▶ Set exercise A
In the article on the Wonderland Charter School hearing, what date had originally been set for the first public hearing?
▶ Set exercise B
Proceed with the article on the Wonderland Charter School charter review, starting immediately after its last sentence.

▶ Document segment
--- begin ---
STATE COLLEGE — The first public hearing on whether State College Area School District will renew the charter for Wonderland Charter School has been delayed.

State College Area School Board voted June 4 to initiate "non-renewal and/or revocation proceedings against Wonderland," after a review of the school allegedly found "systemic, institutionalized and long-standing" failures. The first hearing had been scheduled for June 25.

That's now been postponed until a date to be determined.

A district spokesman initially said he thought the delay came at the request of Wonderland. He later clarified the district postponed the hearing "because of a variety of constraints, including the schedules of the hearing officer and board members." 

However, Hal Ohnmeis, who previously served as Wonderland CEO and is now business manager, said in an email that he believes the district is unable at this time to present the specific charges against the school required under Pennsylvania law to initiate the hearing.

"The hearing cannot proceed under PA law with vague generalities like Wonderland violated special education laws," Ohnmeis wrote. "SCASD must present specific statutes that were violated and the who, what, when and where. They haven't been able (or aren't willing) to produce the specific charges. ... So, the interesting question is why did SCASD slam Wonderland with all those horrendous statements, but isn't able to draft the charges with the specifics the law requires? One would think SCASD would have had to done that step first before the accusations were let loose."

In 2017, the school began the process to seek its third five-year charter renewal from the district, which under state law reviews operations and grants renewals for charter schools in its area. The district undertook its normal review process, and district solicitor Scott Etter said that administrators were contacted, unsolicited, by former board members and teachers and parents of current and former Wonderland students. The information those people provided led the review team to take a closer look at some areas.

Etter said Wonderland, located on Sandy Drive in Ferguson Township, has not complied with requirements of the Charter School Law as well as other statutes and regulations, particularly in the area of special education.

"We believe that these failures are so severe and significant that it is appropriate to initiate the nonrenewal/revocation proceeding provided for in the CSL and the Basic Education Circular on Charter Schools," he said.

Superintendent Bob O'Donnell outlined other alleged failures, including performance on state and national assessments, average teacher pay and experience and the school's curriculum, which was "very scripted" and "resembles what most school districts use as interventions for at-risk learners." He also said the school's expenses are not commensurate with the money it receives from the district.

The district said Wonderland also is not following mandated protocols for identifying students with limited English proficiency; appears not to have provided special education services, other than for speech and language impairment, to any students in the past five years; and that the review team observed students in reading lessons that were multiple grade levels below the age-appropriate placement.
--- end ---
Outline records
--- begin ---
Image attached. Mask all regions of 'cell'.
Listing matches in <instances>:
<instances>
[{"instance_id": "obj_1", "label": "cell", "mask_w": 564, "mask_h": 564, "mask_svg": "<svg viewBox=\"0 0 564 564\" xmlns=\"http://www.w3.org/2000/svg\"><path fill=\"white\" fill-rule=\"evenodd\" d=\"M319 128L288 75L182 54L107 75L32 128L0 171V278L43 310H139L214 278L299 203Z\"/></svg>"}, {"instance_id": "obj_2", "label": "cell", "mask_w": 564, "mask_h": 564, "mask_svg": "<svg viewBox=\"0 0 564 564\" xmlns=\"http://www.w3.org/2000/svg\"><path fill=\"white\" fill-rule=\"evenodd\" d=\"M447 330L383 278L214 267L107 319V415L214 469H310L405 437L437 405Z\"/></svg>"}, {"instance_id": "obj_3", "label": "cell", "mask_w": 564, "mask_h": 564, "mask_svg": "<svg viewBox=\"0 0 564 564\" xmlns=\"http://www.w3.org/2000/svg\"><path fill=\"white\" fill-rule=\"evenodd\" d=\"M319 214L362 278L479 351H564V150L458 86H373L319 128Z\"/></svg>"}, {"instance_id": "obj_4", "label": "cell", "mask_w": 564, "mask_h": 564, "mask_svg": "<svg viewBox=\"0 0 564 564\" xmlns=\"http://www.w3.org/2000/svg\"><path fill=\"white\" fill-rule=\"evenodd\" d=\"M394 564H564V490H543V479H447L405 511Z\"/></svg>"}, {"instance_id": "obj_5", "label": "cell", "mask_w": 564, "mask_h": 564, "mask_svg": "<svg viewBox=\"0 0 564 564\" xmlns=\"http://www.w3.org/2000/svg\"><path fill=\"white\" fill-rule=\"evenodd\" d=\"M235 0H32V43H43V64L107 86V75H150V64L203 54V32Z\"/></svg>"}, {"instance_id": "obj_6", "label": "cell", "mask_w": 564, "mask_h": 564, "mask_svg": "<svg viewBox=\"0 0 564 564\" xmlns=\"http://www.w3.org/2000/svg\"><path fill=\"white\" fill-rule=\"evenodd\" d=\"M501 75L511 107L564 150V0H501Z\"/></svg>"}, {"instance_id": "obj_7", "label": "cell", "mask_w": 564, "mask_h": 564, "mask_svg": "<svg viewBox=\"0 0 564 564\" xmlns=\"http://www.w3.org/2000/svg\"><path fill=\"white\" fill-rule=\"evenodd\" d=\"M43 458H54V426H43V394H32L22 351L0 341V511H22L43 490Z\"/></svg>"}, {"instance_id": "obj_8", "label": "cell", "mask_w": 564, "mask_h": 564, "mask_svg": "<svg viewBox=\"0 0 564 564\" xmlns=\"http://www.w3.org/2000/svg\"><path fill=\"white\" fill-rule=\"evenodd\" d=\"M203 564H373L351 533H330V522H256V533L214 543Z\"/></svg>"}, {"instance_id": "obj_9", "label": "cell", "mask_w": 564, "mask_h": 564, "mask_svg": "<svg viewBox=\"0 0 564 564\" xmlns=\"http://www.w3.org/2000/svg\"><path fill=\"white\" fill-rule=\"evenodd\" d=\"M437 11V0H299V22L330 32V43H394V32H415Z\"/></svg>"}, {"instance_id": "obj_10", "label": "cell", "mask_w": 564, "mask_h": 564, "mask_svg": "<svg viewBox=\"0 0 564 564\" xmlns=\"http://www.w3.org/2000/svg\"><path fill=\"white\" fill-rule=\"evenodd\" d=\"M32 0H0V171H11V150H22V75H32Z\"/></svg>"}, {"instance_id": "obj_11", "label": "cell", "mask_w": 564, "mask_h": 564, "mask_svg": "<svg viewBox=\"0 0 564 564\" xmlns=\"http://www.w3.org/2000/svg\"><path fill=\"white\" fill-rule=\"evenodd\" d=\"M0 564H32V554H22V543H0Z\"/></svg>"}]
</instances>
--- end ---
▶ Right answer A
June 25.

▶ Right answer B
Numerous parents spoke urging the board to renew Wonderland's charter and explaining how the school helped their children in ways SCASD's schools could not.

They cited Wonderland's one-on-one instruction and personalized curriculum, which they said SCASD schools could not provide.

Ohnmeis said at the meeting that some of the issues being raised now are the same as those raised in the late 1990s and early 2000s when SCASD rejected the school's initial request for a charter. That denial was eventually overturned by the state.

He said that despite the district's fight against granting the charter initially, a case that went on until 2002, district administrators have found no violations to cite in subsequent renewals of the charter.

Ohnmeis said that since its founding, Wonderland has been working to keep children from falling through the cracks and to reach their potential.

The homepage of the Wonderland website contains an open letter to SCASD and video testimonials from more than 20 parents.

"Wonderland Charter School is not in competition to replace the State College Area School District (SCASD)," the letter states. "Rather, we are and have been a supplement to SCASD and the Centre Region school districts for the last 20 years. Not every single child out of the roughly 13,000 Centre Region students will fit into the educational mold offered by the districts. And, it is all about a Free and Appropriate Public Education (FAPE). For those children that do not fit well at a district, Wonderland Charter School offers the parents a viable alternative within the public school realm.

"Wonderland Charter School is not just a school, it is a unique educational setting that feels like home! The needs of the parents and children should weigh in your decision to renew Wonderland Charter School’s charter."

As of March, Wonderland had an enrollment of 79 students, 48 of whom reside in the State College Area School District.